During lockdown, when everyone was confined to their homes or their neighbourhoods, the question ‘where are you?’ was either totally irrelevant or referring to an online location. A whole new typology of centres materialised online, and the real marginal area became the realm of the offline. As predicted by Marshall McLuhan in The Medium is the Message, “Time ceased, space vanished. We now live in a global village […] a simultaneous happening”. The pandemic accelerated the process initiated by the digital revolution and suspended all notions of normality – the idea that anything less than a 40-hour working week with 3% unemployment rate is a social failure seems now almost archaic, opening up new possibilities for change.

Certain pre-pandemic notions and conditions perhaps will be reinstated, but many will have undergone such deep transformations that they will reach the post-pandemic phase truly renovated. The current crisis offers the most tangible opportunity we have ever had in modern times to dismantle the hierarchical relationship between centre and periphery and to seeany area become a new centre in a decentralised world. To decentralise also means to decolonise: to reject the tyranny of the centre, be it an urban area or a historically dominating influence, is in fact an act of decolonisation.

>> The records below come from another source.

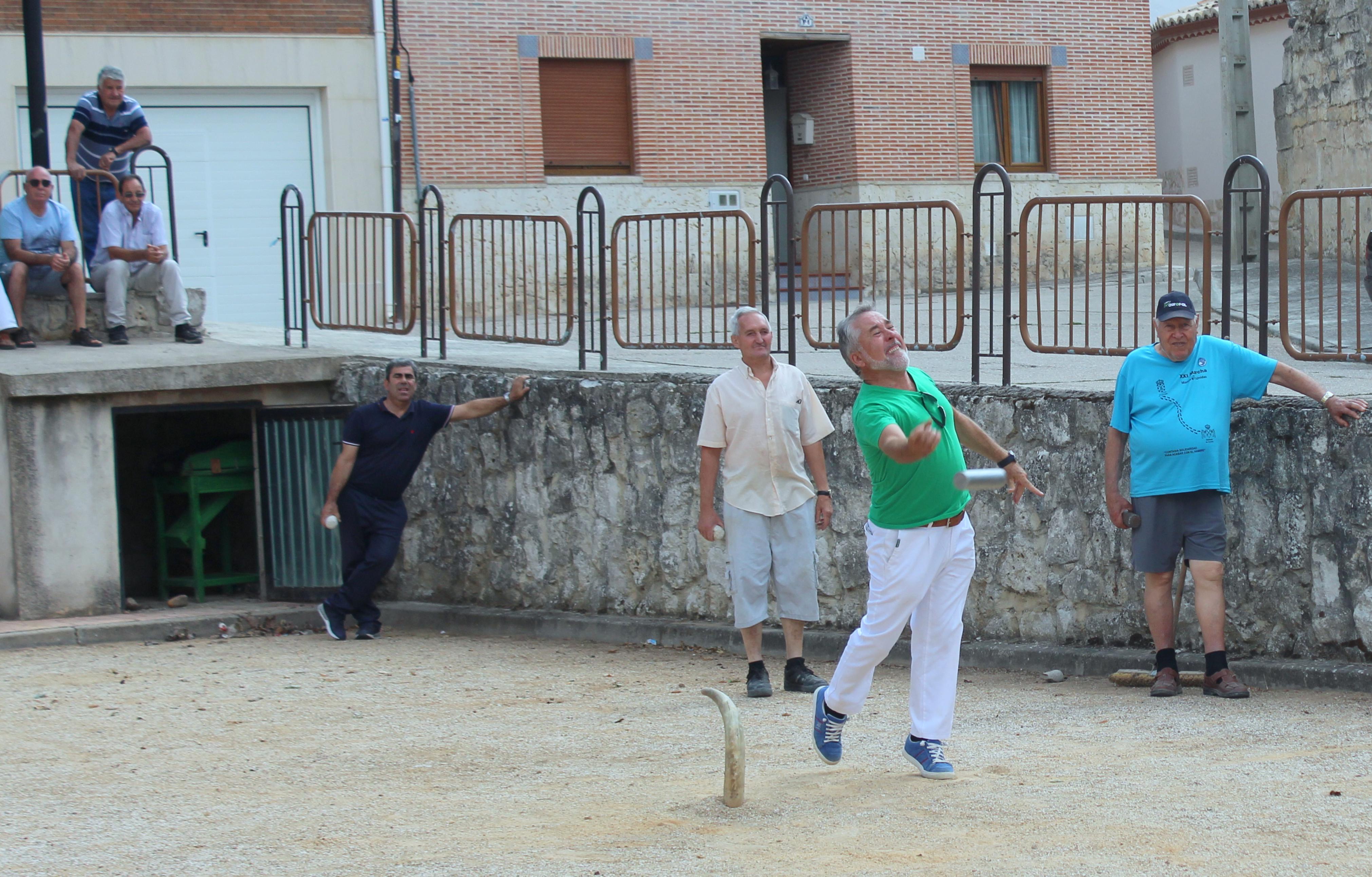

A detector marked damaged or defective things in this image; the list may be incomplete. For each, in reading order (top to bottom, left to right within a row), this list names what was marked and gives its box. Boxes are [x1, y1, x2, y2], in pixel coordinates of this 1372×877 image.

rusty fence panel [307, 213, 417, 336]
rusty fence panel [450, 214, 573, 344]
rusty fence panel [615, 211, 763, 348]
rusty fence panel [795, 200, 966, 348]
rusty fence panel [1015, 195, 1207, 354]
rusty fence panel [1273, 187, 1372, 362]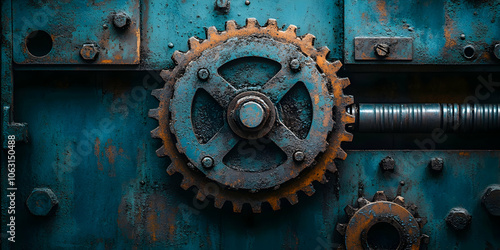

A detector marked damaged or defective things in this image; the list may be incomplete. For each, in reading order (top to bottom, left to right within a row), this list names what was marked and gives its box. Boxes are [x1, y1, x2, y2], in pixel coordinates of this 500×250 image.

corroded bolt [112, 11, 130, 28]
corroded bolt [79, 43, 98, 61]
rusty gear wheel [148, 18, 356, 212]
corroded bolt [378, 156, 394, 172]
corroded bolt [26, 188, 58, 217]
corroded bolt [480, 185, 500, 216]
rusty gear wheel [336, 191, 430, 248]
corroded bolt [446, 207, 472, 230]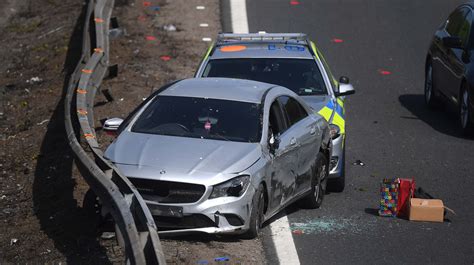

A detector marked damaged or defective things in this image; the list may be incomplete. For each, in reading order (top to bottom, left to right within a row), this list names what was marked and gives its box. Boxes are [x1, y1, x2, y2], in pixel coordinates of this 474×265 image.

damaged front bumper [145, 184, 258, 233]
dented car body [105, 77, 332, 235]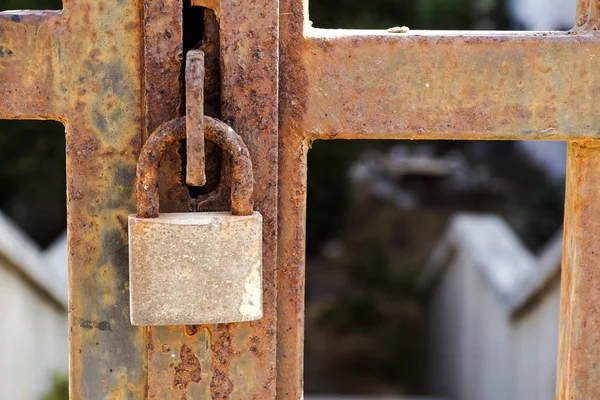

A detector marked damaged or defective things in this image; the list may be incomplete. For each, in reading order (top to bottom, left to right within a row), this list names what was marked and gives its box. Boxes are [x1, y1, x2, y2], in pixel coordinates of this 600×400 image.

rusty metal bar [0, 11, 61, 119]
corroded metal surface [185, 50, 206, 187]
rusty metal bar [186, 50, 207, 188]
rusty metal bar [298, 30, 600, 141]
rusty metal bar [556, 142, 600, 398]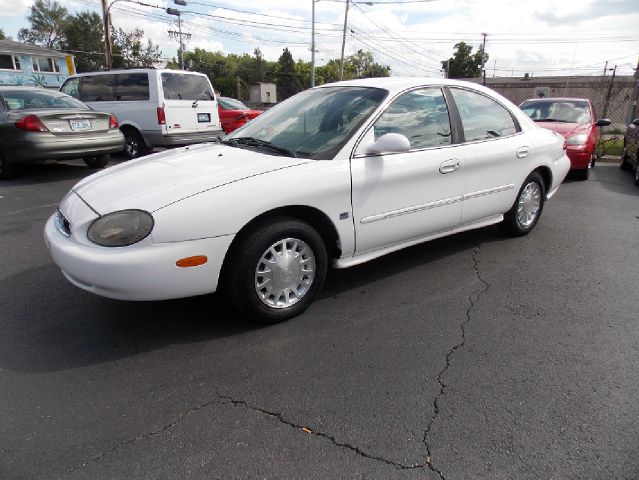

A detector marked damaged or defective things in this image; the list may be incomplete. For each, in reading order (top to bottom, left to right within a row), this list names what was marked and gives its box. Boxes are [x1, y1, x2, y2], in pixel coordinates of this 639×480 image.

cracked asphalt [1, 159, 639, 478]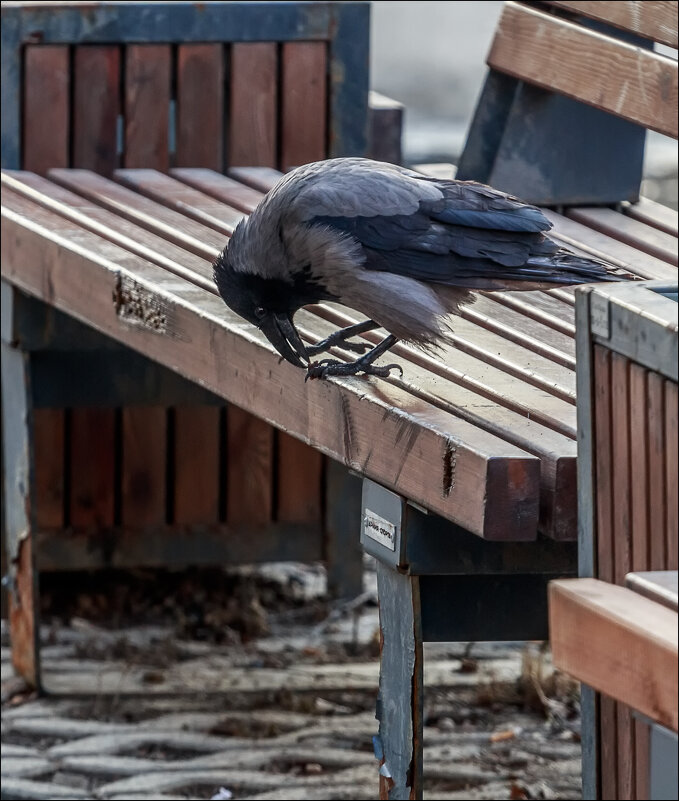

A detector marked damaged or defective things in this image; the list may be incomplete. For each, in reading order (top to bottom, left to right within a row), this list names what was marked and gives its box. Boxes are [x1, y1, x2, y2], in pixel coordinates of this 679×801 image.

cracked concrete paving [1, 564, 584, 800]
splintered wood edge [548, 576, 676, 732]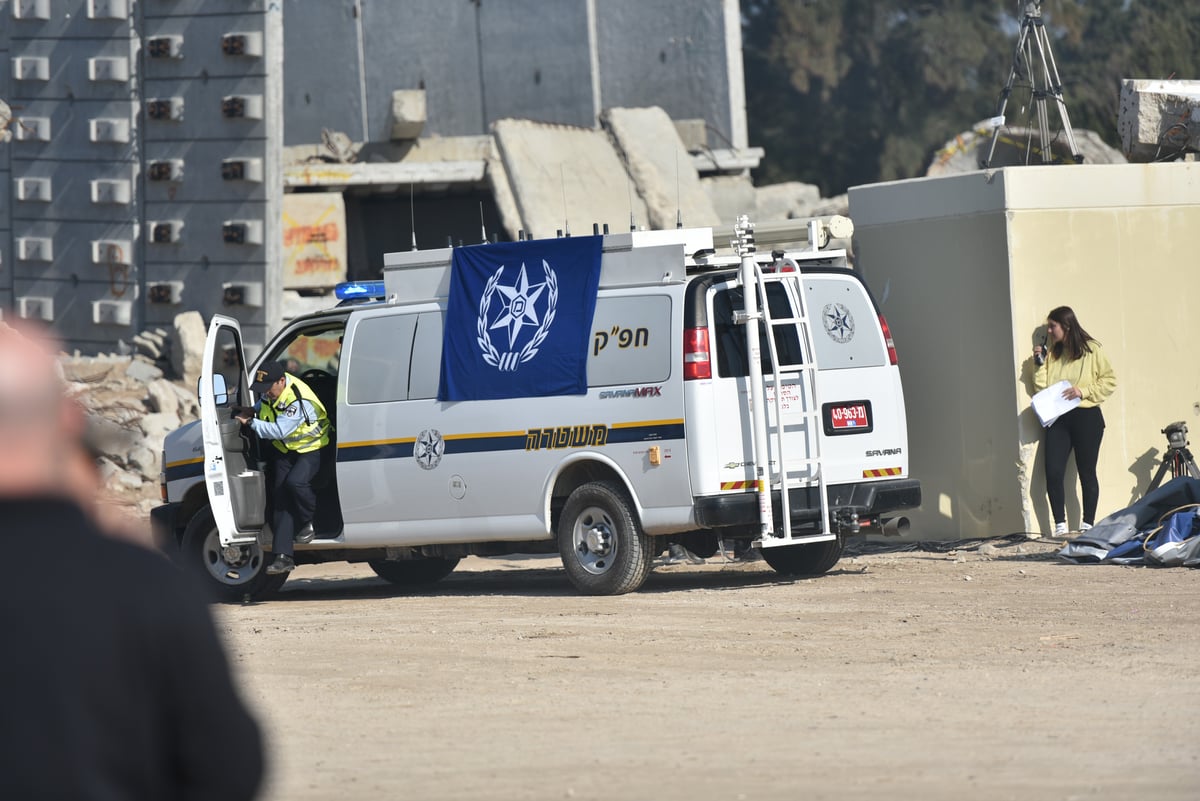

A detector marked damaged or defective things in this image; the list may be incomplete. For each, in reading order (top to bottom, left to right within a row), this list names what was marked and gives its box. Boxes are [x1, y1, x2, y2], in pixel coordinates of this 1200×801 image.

broken concrete slab [494, 117, 652, 239]
broken concrete slab [604, 106, 715, 231]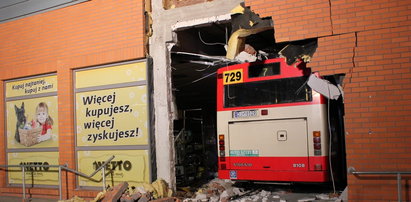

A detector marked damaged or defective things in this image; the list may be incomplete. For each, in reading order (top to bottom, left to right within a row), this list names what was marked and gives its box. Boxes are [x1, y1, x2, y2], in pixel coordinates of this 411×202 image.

damaged brick wall [0, 0, 146, 199]
crashed red bus [217, 57, 334, 182]
damaged brick wall [248, 0, 411, 201]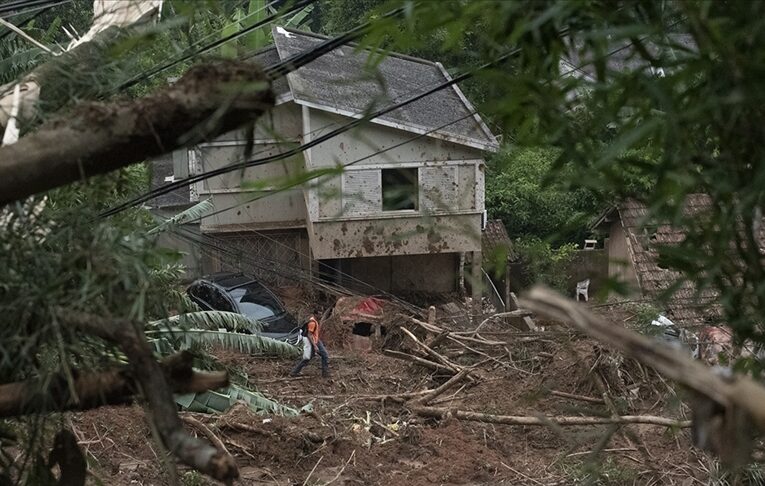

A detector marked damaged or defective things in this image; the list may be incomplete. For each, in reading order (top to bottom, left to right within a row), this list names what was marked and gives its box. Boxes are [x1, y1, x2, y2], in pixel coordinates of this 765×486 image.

damaged house [154, 27, 502, 296]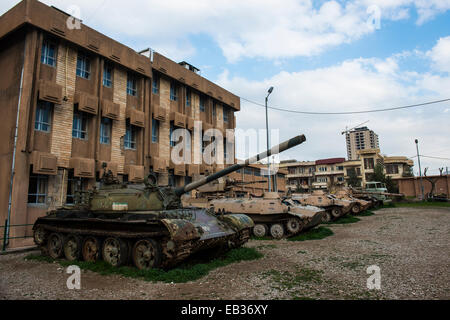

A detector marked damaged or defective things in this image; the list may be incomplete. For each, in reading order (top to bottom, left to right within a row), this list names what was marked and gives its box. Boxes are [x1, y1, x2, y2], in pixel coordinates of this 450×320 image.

rusty tank [31, 134, 306, 268]
rusty tank [185, 179, 326, 239]
rusty tank [292, 190, 356, 222]
rusty tank [332, 188, 370, 215]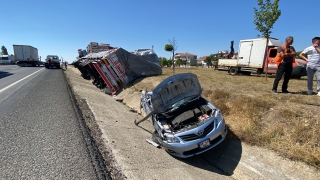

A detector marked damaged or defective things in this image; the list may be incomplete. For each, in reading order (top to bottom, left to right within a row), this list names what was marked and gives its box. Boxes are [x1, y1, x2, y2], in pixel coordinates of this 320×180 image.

overturned truck [74, 47, 161, 93]
damaged vehicle [138, 72, 228, 158]
crashed car [139, 72, 228, 158]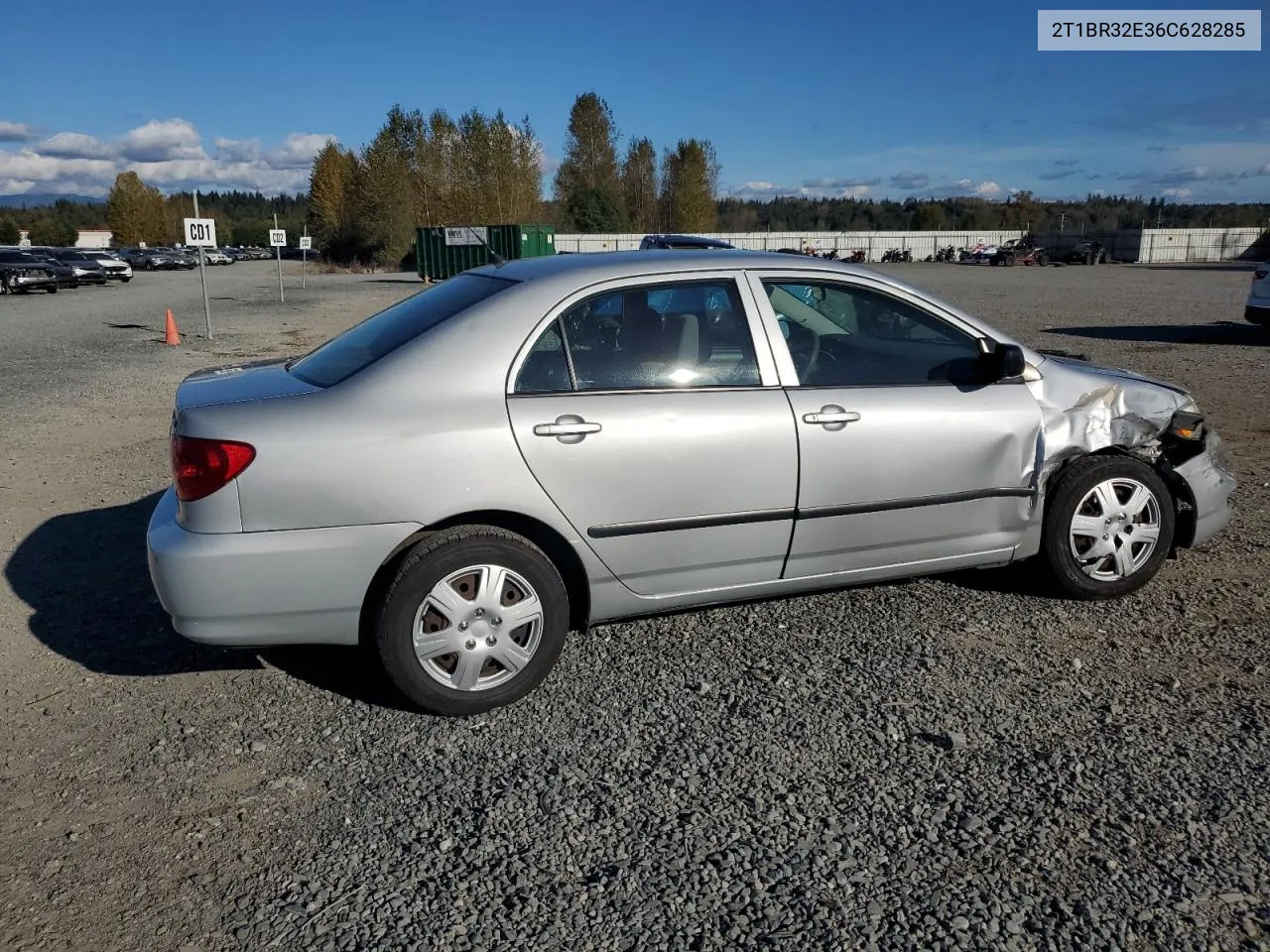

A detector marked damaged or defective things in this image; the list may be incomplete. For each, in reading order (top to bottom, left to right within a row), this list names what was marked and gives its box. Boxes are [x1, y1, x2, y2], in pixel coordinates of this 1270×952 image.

damaged silver car [144, 254, 1234, 715]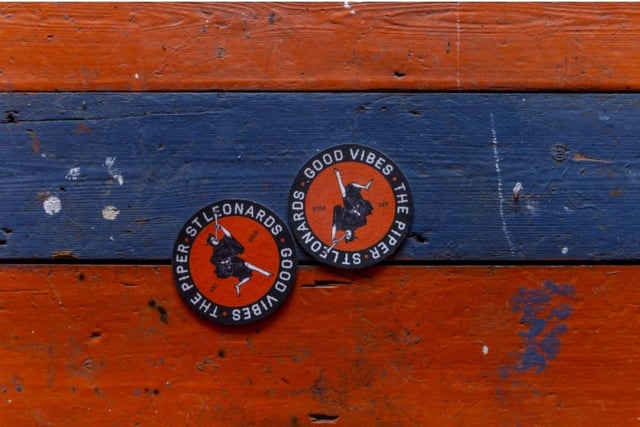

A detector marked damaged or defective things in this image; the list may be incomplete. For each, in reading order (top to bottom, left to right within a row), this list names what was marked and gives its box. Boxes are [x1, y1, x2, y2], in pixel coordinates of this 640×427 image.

white paint chip [42, 198, 61, 217]
white paint chip [102, 206, 119, 222]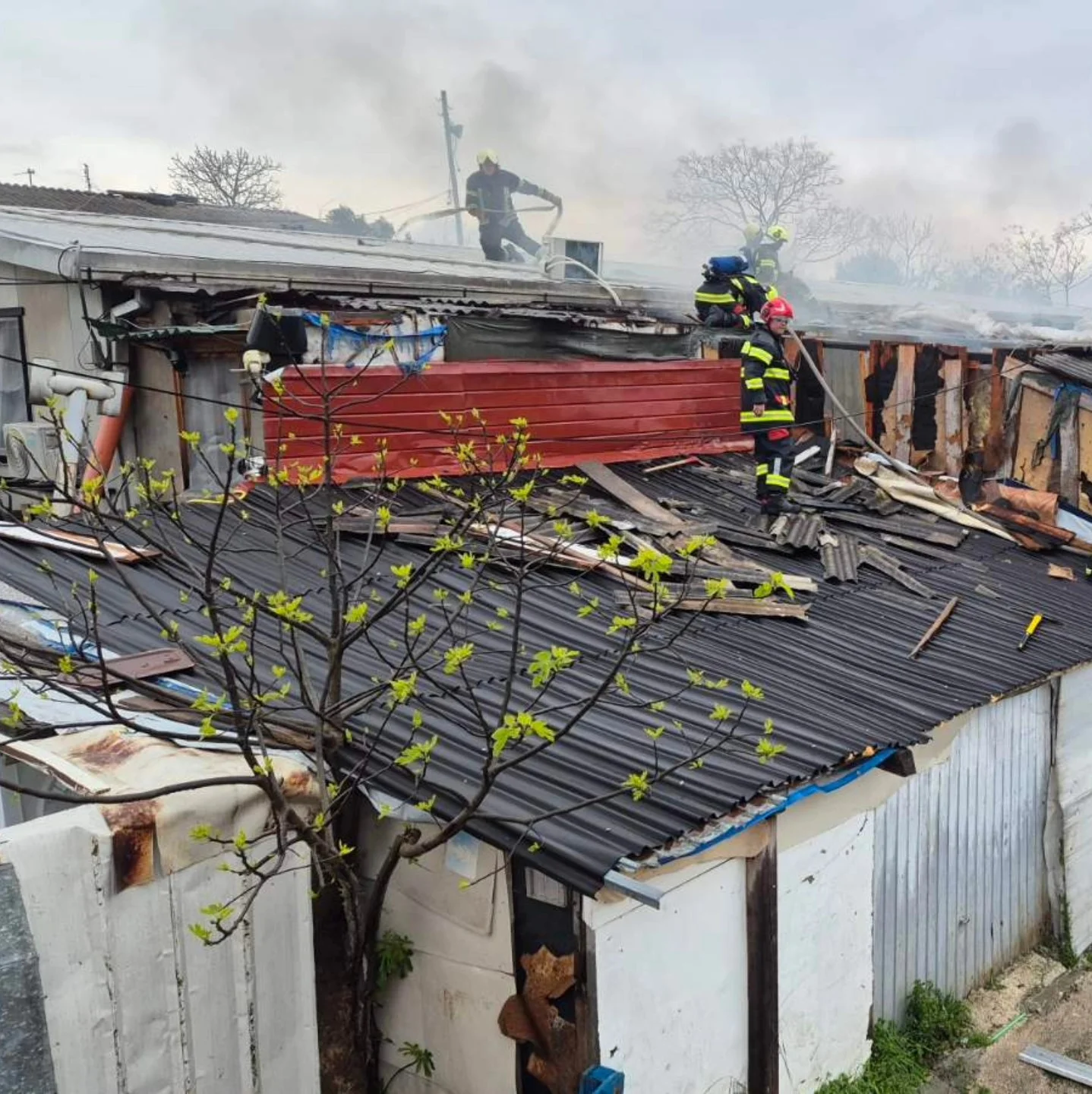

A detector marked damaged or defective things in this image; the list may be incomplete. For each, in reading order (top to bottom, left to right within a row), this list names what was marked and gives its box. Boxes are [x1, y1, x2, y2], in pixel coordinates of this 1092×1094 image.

damaged roof [2, 456, 1092, 893]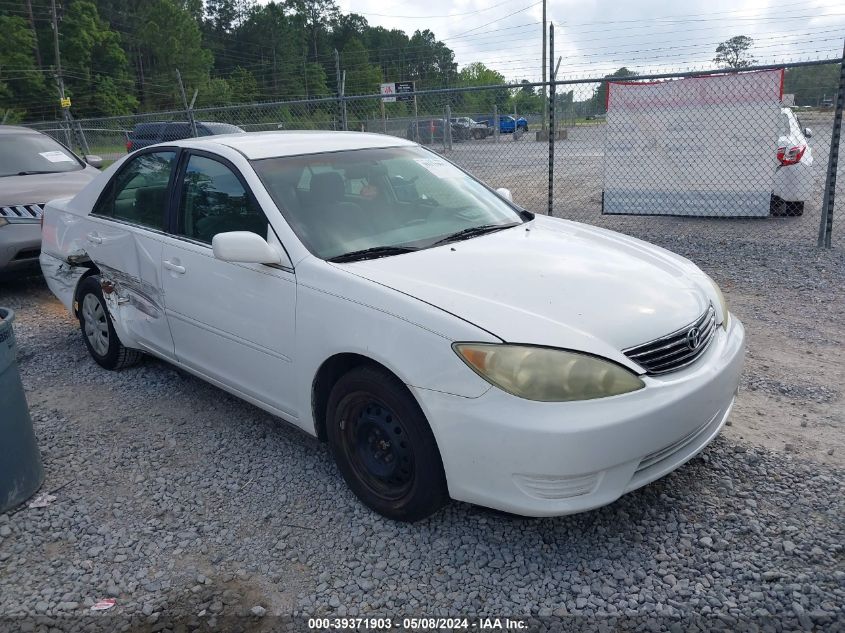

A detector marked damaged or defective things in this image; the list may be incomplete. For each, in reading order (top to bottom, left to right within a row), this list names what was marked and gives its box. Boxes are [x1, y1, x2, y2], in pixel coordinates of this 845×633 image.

damaged rear door [84, 146, 178, 358]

Political aspects of spatial thinking will play a crucial role in the present transitional phase. Malta, periphery since always, might find new and more successful ways of existing in between worlds and beyond the limits of pre-pandemic imagination, and emancipate itself from the centre/periphery dichotomy. In order to do so, binary thinking will have to be abandoned in favour of some more critical thinking  – forgive the binarity of the consideration.